Hundreds of people across India die each year from the virus, which is transmitted by mosquitoes from pigs to humans, with malnourished children particularly vulnerable.

"I am extremely distressed at the runaway conquest of encephalitis and it is high time extraordinary steps were taken to stymie it," Health Minister Harsh Vardhan said in a statement.

Dr Vardhan added that he ordered his ministry to go on "overdrive ... and have a total immunisation campaign for encephalitis in the affected districts" over June 22 to 23.

He said that the virus, which normally affects children aged below 15, killed 44 children in Bihar state in the past two weeks and claimed 500 to 600 people each year in Uttar Pradesh alone.

Dr Vardhan, a doctor praised for his work on eradicating polio in India, was sworn in as health minister in Prime Minister Narendra Modi's Cabinet last month after his right-wing Bharatiya Janata Party won the clearest mandate for 30 years.
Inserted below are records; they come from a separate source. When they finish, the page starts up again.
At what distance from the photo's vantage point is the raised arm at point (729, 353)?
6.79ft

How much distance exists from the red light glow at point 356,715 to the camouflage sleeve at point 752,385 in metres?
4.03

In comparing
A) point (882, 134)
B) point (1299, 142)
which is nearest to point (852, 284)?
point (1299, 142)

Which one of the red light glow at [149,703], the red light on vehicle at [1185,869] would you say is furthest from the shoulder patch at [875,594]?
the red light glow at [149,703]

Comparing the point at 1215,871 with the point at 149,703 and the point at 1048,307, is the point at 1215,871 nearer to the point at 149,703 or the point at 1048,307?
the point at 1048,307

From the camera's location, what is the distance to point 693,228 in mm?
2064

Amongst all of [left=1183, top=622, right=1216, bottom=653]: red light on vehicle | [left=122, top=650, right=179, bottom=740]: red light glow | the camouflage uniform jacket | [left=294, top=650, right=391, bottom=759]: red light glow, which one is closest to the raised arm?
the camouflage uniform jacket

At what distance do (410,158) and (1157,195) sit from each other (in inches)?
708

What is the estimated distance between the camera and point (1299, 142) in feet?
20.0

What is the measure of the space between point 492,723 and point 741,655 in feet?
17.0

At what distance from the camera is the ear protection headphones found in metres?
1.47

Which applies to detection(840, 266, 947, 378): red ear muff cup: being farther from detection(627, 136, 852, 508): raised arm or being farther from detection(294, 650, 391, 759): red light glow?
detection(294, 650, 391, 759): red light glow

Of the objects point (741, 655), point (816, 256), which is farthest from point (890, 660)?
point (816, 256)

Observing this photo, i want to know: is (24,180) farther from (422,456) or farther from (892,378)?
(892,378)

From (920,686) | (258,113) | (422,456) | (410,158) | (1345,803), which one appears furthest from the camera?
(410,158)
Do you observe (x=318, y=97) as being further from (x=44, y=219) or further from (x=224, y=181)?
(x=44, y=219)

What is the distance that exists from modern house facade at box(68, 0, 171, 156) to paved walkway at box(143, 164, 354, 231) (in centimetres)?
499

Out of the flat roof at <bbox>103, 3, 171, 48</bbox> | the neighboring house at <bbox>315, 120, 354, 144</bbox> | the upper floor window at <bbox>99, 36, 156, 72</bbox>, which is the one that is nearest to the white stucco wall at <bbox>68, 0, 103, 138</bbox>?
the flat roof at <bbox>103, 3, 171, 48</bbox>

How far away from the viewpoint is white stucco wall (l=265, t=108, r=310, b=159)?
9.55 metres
Dr Vardhan aims to make his encephalitis campaign as successful as his polio one, which led to India's 1.2 billion population becoming a certified polio-free nation in March after health volunteers repeatedly vaccinated children countrywide.

The ministry will aim to have dedicated beds for encephalitis patients in all hospitals in affected districts and has already provided 100 ventilator machines in the hardest-hit Gorakhpur district in Uttar Pradesh state.

While Japanese encephalitis is responsible for about 10 percent of deaths, the more fatal Acute Encephalitis Syndrome is harder to tackle as its causes remain mostly unknown, the statement said.

Symptoms include headaches, seizures and fever and health experts say 70 million children nationwide are at risk.

The virus is present in 19 Indian states, including the most populous ones of Uttar Pradesh and Bihar.